The Masai Mara offers a range of tourist accommodation from romantic to child-friendly. When the Reserve becomes too crowded during the high season, there is plenty of accommodation available in one of the neighboring private conservancies with easy access to the Mara. The Mara offers superb migration and game-viewing scenes as well as retreats to crowd-free settings in the conservancy where you can partake in game viewing by day or night, or guided nature walks.
Hot-air balloon flights come highly recommended as well as an opportunity to experience cultural interaction with authentic Maasai people in the area. Also popular is combining a Masai Mara safari with one of the other top destinations in Kenya such as the Amboseli National Park or an island break to the glorious, sun-drenched beaches of the Seychelles.

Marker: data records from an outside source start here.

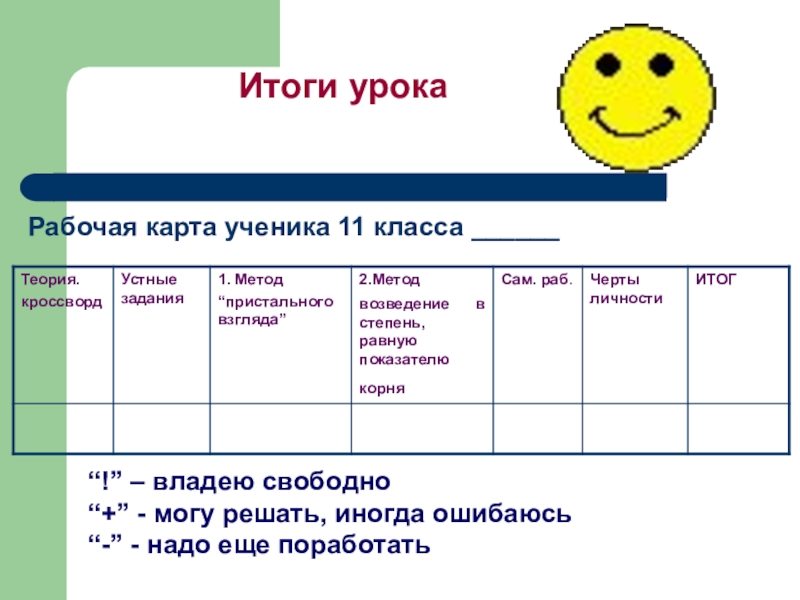 Итоги урока

Рабочая карта ученика 11 класса ______

| Теория. кроссворд | Устные задания | 1. Метод “пристального взгляда” | 2.Метод возведение в степень, равную показателю корня | Сам. раб. | Черты личности | ИТОГ |
|---|---|---|---|---|---|---|
| | | | | | | |

“!” – владею свободно
“+” - могу решать, иногда ошибаюсь
“-” - надо еще поработать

Two all-weather airstrips service the Masai Mara Triangle:
The Mara Serena
The Kichwa Tembo.
Main road access to the Triangle is through two gates: the Narok and the Sekenani.
There are only two lodges situated in the Mara Triangle:
– Mara Serena (150 beds)
– Little Governors Camp (36 beds)
Situated on the periphery with access to the Triangle are:

– Kichwa Tembo,
– Mpata Club,
– Olonana,
– Mara Siria
– Kilima Camp

The best time to visit is peak season between July and November when the migration takes place. From November to February also offers excellent wildlife viewing.

Activities include game viewing, game drives, camping, nature walks, visits to cultural villages, bush dining and ballooning.